No belíssimo longa do diretor norueguês Joachim Trier, conhecido pelo intrigante A Pior Pessoa do Mundo, de 2021, Stellan dá vida a Gustav Borg, um cineasta em decadência que almeja voltar aos holofotes com um filme novo e íntimo sobre seus traumas de infância. A produção teria ainda uma função mais nobre: pai distante, ele quer se reconectar com as duas filhas, Nora (Renate Reinsve) e Agnes (Inga Ibsdotter Lilleaas), enquanto elas processam o luto pela morte da mãe. Para isso, força uma convivência, ao eleger a casa onde as duas cresceram como cenário, e oferece o papel da protagonista para a mais velha, Nora, que é atriz de teatro. Amargurada, ela recusa a vaga, que é preenchida por uma estrela de Hollywood (Elle Fanning) — curiosamente, o diretor cumpre com a atriz gringa a função de pai melhor do que com as próprias crias.

O embate entre vocação e família é tema recorrente do cinema por ser, claro, um dilema existencial comum na vida real. “Meus filhos vão ter de me perdoar, pois eu dei meu melhor”, diz Stellan, que começou a atuar na adolescência e não parou mais. Ao que tudo indica, a afirmação é verdadeira. O clã sueco é um dos mais prolíficos e respeitados no meio, com créditos em superproduções do cinema e da TV. O mais velho, Alexander, 49 anos, tem no currículo séries como as excelentes Succession e Big Little Lies, e o impecável filme O Homem do Norte.
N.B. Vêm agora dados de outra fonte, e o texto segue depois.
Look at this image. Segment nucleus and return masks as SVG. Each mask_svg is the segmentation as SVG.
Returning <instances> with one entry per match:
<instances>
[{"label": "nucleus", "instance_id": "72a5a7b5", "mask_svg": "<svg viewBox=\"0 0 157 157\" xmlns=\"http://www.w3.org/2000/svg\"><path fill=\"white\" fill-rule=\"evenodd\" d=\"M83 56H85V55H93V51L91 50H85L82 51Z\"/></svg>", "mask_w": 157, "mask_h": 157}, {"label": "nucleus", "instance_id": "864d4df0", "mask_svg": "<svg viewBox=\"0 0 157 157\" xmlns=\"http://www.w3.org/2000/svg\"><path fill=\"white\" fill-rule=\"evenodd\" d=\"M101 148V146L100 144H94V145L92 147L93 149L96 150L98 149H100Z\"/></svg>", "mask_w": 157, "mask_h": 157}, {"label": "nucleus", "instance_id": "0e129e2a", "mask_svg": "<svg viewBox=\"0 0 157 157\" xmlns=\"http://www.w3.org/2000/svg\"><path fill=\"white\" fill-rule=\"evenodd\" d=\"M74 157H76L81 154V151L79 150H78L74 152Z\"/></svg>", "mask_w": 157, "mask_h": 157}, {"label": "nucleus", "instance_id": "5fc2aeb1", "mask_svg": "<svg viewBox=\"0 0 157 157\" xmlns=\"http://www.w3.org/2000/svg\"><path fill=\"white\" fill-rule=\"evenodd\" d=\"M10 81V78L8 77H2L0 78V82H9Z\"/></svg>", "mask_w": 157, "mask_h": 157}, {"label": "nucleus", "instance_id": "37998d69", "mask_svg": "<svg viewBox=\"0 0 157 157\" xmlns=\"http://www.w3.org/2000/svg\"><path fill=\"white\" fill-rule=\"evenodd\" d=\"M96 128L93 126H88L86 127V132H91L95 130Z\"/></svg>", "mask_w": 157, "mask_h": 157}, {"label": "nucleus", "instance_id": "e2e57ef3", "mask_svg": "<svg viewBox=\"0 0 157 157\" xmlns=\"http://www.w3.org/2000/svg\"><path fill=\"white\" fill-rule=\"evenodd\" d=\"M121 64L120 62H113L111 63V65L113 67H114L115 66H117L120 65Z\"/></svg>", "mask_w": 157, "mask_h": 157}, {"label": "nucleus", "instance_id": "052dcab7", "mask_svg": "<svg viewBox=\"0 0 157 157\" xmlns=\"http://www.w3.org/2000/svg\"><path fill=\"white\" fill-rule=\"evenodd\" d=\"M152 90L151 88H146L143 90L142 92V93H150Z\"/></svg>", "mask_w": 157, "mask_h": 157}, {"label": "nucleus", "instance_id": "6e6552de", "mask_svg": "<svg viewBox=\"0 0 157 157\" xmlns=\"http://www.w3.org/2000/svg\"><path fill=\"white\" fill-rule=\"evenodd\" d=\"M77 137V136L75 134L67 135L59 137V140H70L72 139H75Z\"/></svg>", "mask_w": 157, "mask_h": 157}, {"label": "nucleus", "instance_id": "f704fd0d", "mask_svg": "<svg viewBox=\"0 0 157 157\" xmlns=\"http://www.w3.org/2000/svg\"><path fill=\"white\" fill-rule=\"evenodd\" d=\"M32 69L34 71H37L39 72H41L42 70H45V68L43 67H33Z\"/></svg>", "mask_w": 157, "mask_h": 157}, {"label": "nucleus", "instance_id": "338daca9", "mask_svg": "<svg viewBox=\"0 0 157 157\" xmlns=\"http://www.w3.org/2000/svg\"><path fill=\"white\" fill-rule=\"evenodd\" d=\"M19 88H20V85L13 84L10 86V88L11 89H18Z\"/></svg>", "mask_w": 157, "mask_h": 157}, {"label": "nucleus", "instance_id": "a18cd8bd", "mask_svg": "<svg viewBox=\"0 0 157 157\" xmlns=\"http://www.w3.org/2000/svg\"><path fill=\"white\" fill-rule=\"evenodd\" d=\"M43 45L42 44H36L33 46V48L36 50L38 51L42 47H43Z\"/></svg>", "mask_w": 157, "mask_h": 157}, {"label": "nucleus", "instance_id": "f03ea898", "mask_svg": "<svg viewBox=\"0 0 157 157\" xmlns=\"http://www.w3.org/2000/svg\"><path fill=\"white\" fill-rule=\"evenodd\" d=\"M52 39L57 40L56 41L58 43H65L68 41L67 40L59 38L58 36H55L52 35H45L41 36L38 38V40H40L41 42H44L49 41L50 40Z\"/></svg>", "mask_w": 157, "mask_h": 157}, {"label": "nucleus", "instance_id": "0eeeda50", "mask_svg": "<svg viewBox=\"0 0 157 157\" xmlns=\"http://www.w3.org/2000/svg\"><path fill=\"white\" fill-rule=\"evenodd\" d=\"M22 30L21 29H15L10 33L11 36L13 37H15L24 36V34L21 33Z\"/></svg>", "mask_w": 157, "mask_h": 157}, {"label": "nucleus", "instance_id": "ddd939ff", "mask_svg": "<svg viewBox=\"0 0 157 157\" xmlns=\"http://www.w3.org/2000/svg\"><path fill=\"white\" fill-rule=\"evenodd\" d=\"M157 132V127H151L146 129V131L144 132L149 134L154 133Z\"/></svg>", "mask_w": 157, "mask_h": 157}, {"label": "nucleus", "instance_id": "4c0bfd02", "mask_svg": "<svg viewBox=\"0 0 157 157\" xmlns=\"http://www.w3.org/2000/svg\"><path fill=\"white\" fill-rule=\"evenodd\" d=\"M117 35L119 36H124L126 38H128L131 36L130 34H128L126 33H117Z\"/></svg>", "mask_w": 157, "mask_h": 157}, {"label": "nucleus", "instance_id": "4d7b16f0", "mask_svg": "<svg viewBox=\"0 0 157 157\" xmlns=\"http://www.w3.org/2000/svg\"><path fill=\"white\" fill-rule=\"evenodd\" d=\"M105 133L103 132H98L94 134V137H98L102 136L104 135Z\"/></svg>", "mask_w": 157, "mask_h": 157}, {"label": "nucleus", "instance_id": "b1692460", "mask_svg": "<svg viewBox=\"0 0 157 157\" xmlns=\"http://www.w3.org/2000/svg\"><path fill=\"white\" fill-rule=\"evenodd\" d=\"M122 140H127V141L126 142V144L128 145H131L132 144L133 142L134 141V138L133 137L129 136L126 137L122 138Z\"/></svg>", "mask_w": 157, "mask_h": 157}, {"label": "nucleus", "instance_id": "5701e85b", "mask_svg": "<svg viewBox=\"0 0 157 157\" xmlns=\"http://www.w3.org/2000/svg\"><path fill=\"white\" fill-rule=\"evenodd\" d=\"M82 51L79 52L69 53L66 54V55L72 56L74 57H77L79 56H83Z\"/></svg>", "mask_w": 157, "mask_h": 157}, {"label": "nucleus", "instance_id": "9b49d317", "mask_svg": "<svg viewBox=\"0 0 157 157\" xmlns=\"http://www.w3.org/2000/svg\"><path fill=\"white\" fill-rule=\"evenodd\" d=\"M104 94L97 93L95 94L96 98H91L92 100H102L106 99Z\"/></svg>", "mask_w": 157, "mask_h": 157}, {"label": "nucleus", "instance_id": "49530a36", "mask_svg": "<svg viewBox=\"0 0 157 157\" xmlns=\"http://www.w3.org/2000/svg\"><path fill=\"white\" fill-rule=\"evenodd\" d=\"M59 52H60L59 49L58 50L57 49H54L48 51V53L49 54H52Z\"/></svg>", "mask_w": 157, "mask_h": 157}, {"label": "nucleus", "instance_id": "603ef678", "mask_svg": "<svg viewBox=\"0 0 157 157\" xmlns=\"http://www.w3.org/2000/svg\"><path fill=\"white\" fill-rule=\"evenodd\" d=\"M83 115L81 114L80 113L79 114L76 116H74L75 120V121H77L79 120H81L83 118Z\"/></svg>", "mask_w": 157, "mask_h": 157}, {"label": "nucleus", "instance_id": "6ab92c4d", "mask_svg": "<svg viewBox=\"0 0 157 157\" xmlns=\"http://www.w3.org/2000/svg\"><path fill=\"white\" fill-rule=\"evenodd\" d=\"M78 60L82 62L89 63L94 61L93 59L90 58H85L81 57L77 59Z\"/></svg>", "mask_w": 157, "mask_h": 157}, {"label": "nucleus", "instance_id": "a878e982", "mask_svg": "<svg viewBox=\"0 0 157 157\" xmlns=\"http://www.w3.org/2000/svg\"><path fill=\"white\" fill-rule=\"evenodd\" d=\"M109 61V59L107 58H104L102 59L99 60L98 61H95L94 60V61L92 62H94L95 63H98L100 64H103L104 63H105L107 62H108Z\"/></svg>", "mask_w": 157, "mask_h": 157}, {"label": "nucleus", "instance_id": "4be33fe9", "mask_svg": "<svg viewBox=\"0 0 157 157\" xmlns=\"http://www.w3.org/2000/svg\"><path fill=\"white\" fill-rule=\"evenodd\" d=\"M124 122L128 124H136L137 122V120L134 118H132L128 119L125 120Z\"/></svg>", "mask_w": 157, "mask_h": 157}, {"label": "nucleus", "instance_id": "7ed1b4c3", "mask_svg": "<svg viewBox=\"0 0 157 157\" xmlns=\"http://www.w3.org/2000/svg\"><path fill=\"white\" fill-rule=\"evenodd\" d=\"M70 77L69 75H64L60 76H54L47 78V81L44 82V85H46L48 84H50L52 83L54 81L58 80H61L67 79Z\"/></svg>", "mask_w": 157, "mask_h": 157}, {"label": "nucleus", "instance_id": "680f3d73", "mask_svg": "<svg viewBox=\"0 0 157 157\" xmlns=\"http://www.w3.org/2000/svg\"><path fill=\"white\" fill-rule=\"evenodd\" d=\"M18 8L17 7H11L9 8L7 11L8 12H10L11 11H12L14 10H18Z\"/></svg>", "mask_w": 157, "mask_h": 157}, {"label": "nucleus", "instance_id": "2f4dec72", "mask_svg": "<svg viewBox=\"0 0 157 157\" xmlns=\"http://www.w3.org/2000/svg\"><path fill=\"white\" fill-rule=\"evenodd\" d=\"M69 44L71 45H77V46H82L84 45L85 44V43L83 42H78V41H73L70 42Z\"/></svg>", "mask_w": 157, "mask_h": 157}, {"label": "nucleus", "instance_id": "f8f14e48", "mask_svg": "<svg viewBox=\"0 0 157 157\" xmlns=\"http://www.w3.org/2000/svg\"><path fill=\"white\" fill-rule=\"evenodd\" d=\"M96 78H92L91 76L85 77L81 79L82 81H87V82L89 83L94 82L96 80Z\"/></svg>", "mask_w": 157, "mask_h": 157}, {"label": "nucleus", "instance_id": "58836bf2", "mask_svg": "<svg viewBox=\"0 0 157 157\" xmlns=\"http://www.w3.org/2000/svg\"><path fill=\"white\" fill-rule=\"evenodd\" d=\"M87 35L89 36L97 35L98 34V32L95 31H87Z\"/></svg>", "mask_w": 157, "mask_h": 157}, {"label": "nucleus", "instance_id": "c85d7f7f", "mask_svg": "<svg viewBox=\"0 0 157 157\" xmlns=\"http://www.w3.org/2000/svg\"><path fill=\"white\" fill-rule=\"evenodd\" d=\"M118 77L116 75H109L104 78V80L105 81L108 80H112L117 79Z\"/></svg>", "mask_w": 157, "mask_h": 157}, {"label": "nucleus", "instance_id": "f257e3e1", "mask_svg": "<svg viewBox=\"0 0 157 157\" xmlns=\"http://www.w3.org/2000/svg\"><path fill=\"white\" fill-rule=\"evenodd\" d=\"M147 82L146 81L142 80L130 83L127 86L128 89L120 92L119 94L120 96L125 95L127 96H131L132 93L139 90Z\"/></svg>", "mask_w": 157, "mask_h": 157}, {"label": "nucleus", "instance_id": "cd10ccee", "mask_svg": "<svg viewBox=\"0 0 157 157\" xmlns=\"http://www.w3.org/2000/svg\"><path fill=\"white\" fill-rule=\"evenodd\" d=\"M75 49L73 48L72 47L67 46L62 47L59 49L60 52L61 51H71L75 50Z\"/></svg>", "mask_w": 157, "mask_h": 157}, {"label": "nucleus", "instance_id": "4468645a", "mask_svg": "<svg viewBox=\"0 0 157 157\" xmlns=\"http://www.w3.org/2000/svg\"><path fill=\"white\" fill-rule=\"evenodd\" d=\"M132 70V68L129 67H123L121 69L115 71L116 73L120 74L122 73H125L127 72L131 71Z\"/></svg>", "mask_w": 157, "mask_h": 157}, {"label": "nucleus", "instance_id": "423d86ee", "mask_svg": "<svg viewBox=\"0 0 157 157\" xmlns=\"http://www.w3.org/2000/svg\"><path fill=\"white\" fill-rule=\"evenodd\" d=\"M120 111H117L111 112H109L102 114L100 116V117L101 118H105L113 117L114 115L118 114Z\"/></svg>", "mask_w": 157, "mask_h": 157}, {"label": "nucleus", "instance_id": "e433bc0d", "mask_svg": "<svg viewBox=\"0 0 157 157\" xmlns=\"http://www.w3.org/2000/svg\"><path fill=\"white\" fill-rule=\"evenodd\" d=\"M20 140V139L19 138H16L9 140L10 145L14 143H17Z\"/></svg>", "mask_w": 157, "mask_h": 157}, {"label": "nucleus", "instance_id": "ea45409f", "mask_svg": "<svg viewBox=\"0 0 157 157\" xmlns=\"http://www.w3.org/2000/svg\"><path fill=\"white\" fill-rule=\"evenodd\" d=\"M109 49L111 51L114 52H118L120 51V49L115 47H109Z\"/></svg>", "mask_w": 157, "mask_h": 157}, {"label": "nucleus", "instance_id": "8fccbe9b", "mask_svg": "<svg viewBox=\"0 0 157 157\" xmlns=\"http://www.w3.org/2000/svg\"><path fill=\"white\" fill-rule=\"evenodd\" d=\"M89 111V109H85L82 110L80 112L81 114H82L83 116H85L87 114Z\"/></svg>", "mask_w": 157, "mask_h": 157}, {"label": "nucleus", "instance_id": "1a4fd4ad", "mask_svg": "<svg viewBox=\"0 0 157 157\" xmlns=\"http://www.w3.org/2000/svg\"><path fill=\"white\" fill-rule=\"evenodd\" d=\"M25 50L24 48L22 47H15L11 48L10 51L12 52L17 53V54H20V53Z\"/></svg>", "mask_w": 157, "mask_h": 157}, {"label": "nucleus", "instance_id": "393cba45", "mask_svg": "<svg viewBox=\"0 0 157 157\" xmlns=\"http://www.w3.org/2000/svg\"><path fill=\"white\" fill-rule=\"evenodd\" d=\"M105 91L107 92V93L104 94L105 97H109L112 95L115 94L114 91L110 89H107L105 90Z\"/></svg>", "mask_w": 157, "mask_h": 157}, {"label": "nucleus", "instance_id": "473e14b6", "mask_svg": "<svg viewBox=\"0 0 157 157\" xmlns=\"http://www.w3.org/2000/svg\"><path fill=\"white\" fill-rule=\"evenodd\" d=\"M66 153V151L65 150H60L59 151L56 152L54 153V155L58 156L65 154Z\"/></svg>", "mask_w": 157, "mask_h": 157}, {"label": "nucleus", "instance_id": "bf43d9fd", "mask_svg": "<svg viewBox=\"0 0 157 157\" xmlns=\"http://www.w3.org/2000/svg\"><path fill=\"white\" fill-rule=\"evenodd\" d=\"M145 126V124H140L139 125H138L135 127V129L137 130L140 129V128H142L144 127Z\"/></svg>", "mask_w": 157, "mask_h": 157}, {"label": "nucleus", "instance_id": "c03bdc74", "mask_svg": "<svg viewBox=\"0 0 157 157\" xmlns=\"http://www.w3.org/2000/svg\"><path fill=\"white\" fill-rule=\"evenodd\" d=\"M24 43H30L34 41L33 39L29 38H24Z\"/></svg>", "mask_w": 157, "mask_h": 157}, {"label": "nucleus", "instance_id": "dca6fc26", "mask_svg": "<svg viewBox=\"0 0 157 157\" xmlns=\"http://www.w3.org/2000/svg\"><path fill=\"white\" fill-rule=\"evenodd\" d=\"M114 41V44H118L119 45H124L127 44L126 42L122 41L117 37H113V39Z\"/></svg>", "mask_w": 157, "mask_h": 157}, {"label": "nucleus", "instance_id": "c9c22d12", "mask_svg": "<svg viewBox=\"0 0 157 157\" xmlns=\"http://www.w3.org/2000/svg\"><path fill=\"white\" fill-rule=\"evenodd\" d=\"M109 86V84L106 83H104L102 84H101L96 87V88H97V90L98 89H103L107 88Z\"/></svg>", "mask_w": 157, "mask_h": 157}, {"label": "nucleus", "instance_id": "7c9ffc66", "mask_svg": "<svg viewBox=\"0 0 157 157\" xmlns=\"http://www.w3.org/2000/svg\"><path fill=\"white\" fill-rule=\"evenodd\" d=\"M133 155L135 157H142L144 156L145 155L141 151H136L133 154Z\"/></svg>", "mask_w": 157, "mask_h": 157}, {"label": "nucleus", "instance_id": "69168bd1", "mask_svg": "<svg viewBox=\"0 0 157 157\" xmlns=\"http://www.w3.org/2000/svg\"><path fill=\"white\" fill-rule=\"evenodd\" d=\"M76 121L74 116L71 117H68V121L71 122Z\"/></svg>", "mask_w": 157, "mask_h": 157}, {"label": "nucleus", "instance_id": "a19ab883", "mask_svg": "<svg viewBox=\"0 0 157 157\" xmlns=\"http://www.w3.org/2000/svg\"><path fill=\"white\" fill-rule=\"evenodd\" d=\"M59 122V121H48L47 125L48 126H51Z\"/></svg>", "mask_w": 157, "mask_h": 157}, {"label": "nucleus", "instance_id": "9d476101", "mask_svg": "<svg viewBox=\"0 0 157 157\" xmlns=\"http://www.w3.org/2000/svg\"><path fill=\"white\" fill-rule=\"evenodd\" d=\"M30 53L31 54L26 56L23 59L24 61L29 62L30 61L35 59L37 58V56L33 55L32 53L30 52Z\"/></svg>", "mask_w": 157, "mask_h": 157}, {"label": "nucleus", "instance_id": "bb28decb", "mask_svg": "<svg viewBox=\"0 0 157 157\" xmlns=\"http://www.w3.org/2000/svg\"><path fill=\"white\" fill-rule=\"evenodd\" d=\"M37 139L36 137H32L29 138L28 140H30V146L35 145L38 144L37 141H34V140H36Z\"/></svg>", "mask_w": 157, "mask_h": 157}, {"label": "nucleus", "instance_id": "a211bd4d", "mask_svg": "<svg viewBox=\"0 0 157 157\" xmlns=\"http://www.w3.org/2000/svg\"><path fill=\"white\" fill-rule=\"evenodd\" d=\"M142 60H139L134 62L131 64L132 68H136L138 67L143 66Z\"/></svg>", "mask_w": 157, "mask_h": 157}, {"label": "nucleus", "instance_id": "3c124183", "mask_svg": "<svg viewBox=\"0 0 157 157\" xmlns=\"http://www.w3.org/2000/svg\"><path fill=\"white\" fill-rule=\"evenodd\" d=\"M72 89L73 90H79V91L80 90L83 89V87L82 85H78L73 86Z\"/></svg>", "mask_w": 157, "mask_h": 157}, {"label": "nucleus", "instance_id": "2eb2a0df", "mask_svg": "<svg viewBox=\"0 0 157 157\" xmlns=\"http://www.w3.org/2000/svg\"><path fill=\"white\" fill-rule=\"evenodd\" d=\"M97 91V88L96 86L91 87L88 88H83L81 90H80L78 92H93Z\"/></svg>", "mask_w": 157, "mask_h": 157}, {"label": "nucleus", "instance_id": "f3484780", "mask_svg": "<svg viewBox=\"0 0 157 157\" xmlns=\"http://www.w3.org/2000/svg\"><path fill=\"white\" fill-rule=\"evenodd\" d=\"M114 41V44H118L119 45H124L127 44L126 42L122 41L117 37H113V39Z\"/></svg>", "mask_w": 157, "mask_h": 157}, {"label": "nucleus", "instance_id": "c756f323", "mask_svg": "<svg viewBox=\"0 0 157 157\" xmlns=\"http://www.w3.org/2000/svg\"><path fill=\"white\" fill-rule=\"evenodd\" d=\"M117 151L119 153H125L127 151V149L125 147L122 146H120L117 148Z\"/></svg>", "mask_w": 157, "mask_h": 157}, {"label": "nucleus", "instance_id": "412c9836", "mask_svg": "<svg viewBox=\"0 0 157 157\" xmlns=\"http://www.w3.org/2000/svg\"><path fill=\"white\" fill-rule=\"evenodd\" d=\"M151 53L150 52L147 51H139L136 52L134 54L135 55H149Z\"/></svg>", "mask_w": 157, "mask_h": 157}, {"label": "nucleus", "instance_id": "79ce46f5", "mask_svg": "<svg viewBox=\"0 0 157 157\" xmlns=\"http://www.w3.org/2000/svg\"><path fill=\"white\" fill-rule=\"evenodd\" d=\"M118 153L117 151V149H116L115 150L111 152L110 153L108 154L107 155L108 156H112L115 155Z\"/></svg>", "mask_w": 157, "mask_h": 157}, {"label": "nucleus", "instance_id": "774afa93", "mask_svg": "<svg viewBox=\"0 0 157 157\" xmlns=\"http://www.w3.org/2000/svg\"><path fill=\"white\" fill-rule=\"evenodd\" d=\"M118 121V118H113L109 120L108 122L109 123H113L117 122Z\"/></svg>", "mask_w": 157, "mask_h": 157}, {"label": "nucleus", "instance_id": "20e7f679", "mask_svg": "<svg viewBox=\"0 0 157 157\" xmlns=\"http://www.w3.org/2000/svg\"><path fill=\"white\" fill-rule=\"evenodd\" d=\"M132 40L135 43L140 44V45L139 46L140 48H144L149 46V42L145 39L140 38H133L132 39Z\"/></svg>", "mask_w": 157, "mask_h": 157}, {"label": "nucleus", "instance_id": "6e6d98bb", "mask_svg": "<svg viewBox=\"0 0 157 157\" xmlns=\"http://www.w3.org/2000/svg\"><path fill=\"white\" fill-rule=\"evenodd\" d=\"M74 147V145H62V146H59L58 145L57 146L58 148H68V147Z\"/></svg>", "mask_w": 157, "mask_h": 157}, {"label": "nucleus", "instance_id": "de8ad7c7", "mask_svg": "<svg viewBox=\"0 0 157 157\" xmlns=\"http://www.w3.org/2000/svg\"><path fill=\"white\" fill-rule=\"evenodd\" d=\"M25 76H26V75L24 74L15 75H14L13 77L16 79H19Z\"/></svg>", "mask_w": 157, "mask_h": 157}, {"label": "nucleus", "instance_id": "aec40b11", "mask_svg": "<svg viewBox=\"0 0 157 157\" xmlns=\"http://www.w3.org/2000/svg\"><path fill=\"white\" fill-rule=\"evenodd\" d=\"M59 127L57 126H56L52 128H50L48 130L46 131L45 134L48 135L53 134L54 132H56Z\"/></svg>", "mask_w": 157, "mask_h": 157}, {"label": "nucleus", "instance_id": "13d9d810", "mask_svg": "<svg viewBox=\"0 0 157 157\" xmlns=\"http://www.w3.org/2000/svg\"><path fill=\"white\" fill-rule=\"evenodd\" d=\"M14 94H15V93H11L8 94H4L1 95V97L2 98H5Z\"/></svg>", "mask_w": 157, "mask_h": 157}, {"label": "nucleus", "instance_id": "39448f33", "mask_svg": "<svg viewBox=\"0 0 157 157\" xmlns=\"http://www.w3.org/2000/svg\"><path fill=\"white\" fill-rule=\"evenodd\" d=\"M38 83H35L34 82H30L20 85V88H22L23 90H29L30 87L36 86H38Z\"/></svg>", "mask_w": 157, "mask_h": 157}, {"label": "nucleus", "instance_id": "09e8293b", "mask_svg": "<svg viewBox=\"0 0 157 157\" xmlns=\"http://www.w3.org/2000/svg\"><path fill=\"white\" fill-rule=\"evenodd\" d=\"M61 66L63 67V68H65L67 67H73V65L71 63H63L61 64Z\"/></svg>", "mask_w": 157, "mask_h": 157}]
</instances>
Atualmente, está em campanha pelo Oscar com o filme Pillion — se conseguir, pode concorrer com o pai, que é unanimidade entre as apostas de indicados para ator coadjuvante em 2026 por Valor Sentimental. O segundo mais velho, Gustaf, conquistou fama ao interpretar Floki na série Vikings e transita com primor entre o cinema europeu e o americano. Sam, o terceiro, virou médico, uma pena. Ainda bem, em seguida veio Bill, 35, hoje rosto incansável do terror, dando vida ao palhaço Pennywise na franquia It: A Coisa e ao vampiro de Nosferatu. O clã se completa com Eija, 33, ex-modelo e diretora de casting, e os atores Valter, 30, Ossian, 16, e Kolbjörn, 13. Ironizando a expressão nepo baby, aplicada aos filhos de celebridades que também são famosos, Stellan diz que é um nepo daddy — afinal, já foi superado pelos herdeiros.

Apesar de ser comum filhos seguirem a trilha dos pais famosos, são poucas as famílias do meio artístico que podem se gabar de reunir tantos talentos diversos e coesos como os Skarsgård — não há, até aqui, sinal de desavença entre eles. Além dos suecos, a família encabeçada pelo diretor americano Francis Ford Coppola, 86, é a que chega mais perto. A filha caçula, Sofia, é uma diretora bem-sucedida, enquanto o irmão Roman é um produtor requisitado. O filho mais velho do cineasta, Gian-Carlo, morreu em um acidente trágico aos 22 anos, e hoje a filha dele, Gia Coppola, carrega o legado inacabado do pai, que também já trabalhava no meio. Isso, sem esquecer dos atores Nicolas Cage e Jason Schwartzman, que são sobrinhos de Coppola. Imagine essa ceia de Natal.

Se ter contatos no meio é um empurrão e tanto, o sobrenome famoso não garante o sucesso. “Para vingar em qualquer profissão é preciso ser bom”, resume Stellan. Um caso nacional notório prova o valor disso: o talento de Fernanda Torres não fica nada a dever ao da mãe, Fernanda Montenegro. Para as filhas de Meryl Streep, contudo, a régua ficou muito alta: tentando sair da sombra dela, as atrizes Louisa, Mamie e Grace adotaram o sobrenome do pai, Don Gummer. Nenhuma foi muito longe, ainda. O próprio Alexander Skarsgård enfrentou dilemas antes do estrelato. Ele começou na infância, em papéis pequenos de diretores amigos do pai. Na adolescência, ficou famoso na Suécia e surtou. Largou tudo, serviu o Exército e se mudou para os Estados Unidos, onde recomeçou do zero na atuação. Até herdeiros das dinastias das telas enfrentam problemas de vez em quando.